Wheat - long a staple food - could become more nutritious. U.S. and Israeli scientists have found a gene that increases protein, zinc, and iron in wild wheat.

This gene has lost its function in domesticated wheat, but the researchers report in the journal Science that they have inserted it into cultivated wheat to boost the nutrient content.

The World Health Organization estimates that more than 160 million children under age five lack adequate protein, and more than two billion people are deficient in zinc and iron.

Wheat breeder Jorge Dubcovsky of the University of California at Davis says his team's work could help the situation.

"It increases protein and it increases micronutrients - both things. So if you take that wheat to a place where people are having deficiencies in iron and zinc - the two micronutrients that are the largest deficiencies in developing countries - in the same amount of grain, you will deliver 10 to 15 percent more iron and zinc," he said.

The University of California says Dubcovsky leads a consortium of 20 public wheat breeding programs that is introducing this and other valuable genes into U.S. wheat varieties.

Meanwhile, the cotton plant might become a food source if research detoxifying its seeds proves practical.

According to a study in the Proceedings of the [U.S.] National Academy of Sciences, plant biologists in Texas have genetically engineered the crop so that the amount of the poisonous substance gossypol has been reduced in its seeds to levels safe for human consumption.

Cotton produces 65 percent more seed than fiber by weight, so Texas A&M University plant technologist Keerti Rathore says the cottonseed produced annually in more than 80 countries could feed a lot of people.

"The amount of protein that is stored in the cottonseed is almost 10 million metric tons roughly," he said. "That amount of cottonseed, if it can be used directly, has the potential to meet the protein requirements of about 500 million people."

Rathore's team used a technique to shut off a gene that produces the poisonous gossypol in cottonseed. Half a century ago, traditional breeding eliminated the toxin from the entire plant, but that alteration made it an easy target for insect pests.

○ ○ ○

■ **REQUIREMENT**: Write what comes next in the report on wheat and cottonseed research, starting after its final sentence. The lines after this point have no connection to the report on wheat and cottonseed research.

■ **MATERIAL SHOWN**:
○ ○ ○

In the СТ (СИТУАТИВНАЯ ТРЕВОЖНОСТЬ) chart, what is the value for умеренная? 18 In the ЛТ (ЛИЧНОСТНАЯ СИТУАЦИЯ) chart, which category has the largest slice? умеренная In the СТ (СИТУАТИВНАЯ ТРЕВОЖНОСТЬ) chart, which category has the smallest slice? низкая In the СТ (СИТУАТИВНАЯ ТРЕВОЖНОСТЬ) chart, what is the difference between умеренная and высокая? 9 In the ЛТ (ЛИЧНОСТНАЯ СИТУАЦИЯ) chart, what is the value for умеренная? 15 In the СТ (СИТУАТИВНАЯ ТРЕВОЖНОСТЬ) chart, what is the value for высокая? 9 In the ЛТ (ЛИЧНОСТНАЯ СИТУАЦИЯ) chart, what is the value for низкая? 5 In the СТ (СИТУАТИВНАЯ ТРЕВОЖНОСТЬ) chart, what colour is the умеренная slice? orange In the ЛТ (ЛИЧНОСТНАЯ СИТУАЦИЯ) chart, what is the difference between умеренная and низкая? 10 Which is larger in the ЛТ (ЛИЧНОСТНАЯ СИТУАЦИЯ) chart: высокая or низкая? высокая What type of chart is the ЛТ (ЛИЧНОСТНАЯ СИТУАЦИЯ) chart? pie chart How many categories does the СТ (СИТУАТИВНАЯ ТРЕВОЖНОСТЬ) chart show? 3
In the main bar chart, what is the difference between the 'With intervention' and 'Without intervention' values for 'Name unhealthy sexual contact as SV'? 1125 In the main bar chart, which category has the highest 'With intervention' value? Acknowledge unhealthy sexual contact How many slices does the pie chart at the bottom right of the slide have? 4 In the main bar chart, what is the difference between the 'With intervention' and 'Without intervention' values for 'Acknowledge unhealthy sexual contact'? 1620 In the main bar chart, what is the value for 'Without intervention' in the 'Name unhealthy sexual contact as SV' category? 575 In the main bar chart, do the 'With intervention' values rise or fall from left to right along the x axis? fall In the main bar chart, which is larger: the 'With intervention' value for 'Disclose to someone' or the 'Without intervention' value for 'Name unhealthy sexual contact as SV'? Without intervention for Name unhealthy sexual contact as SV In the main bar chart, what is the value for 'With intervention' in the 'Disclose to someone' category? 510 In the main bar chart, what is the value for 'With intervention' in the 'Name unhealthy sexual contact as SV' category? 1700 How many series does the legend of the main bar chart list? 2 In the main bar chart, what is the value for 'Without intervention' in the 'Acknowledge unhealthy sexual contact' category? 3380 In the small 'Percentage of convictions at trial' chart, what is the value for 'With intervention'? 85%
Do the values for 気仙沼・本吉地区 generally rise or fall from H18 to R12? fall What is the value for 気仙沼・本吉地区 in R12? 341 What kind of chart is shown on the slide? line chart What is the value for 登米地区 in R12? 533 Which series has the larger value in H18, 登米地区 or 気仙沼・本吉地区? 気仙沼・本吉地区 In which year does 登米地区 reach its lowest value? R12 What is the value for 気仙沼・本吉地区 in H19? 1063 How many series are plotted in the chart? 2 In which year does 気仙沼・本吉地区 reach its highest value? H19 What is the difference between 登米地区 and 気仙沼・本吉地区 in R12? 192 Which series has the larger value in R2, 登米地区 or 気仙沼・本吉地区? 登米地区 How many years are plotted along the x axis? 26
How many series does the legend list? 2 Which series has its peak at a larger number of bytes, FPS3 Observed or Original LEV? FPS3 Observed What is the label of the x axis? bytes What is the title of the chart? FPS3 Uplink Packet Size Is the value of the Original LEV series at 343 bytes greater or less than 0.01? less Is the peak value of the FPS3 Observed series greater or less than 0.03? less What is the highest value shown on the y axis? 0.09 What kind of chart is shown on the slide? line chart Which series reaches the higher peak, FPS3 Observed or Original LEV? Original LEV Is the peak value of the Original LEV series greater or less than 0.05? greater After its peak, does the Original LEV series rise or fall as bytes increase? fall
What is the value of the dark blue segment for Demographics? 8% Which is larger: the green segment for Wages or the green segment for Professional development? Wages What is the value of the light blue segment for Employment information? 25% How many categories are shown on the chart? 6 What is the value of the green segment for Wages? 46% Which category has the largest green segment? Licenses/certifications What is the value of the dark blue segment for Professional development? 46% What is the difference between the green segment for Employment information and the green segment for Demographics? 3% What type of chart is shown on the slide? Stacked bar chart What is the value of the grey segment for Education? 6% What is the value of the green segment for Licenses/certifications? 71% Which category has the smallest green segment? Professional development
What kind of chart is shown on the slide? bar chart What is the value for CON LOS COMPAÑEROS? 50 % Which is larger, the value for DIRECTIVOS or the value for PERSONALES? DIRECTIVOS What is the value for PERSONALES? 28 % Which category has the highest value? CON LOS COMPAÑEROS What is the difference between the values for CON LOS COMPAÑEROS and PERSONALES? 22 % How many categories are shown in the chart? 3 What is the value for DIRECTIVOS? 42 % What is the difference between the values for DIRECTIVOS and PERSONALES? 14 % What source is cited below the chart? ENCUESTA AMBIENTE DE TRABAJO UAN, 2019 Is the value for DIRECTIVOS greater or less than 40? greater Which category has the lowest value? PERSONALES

○ ○ ○

■ **ANSWER TO THIS TASK**:
The new genetic manipulation maintains cotton's toxic defenses everywhere except the seeds.

The Texas A&M University scientist says the new cotton - if it surmounts more research and government regulatory hurdles - would improve not only diets in poor countries, but also farmers' income.

"Not only will they get value for their fiber, but they also get higher value for the cottonseed that they are producing," he said.

Environmentalists are skeptical of the cottonseed and wheat projects. A British group called GM Freeze opposes genetically modified, or GM, foods and says genetic alterations could lead to unpredictable and potentially harmful results.

The organization's campaign director, Peter Riley, says fighting world hunger takes more than gene manipulation.

"It is extremely naive to think that by just creating a new GM crop that we're somehow going to overcome the economic and social problems that are the root of poverty and starvation in the southern countries. These aren't problems you can solve with miracle science," he said.

But pediatrician Jonathan Gitlin of Washington University School of Medicine in St. Louis, Missouri says advances in basic plant sciences are necessary to help reduce malnutrition and child mortality.

In a commentary in Science magazine, Gitlin writes that the new studies reinforce the inherent value of science for improving the lives of the youngest among us.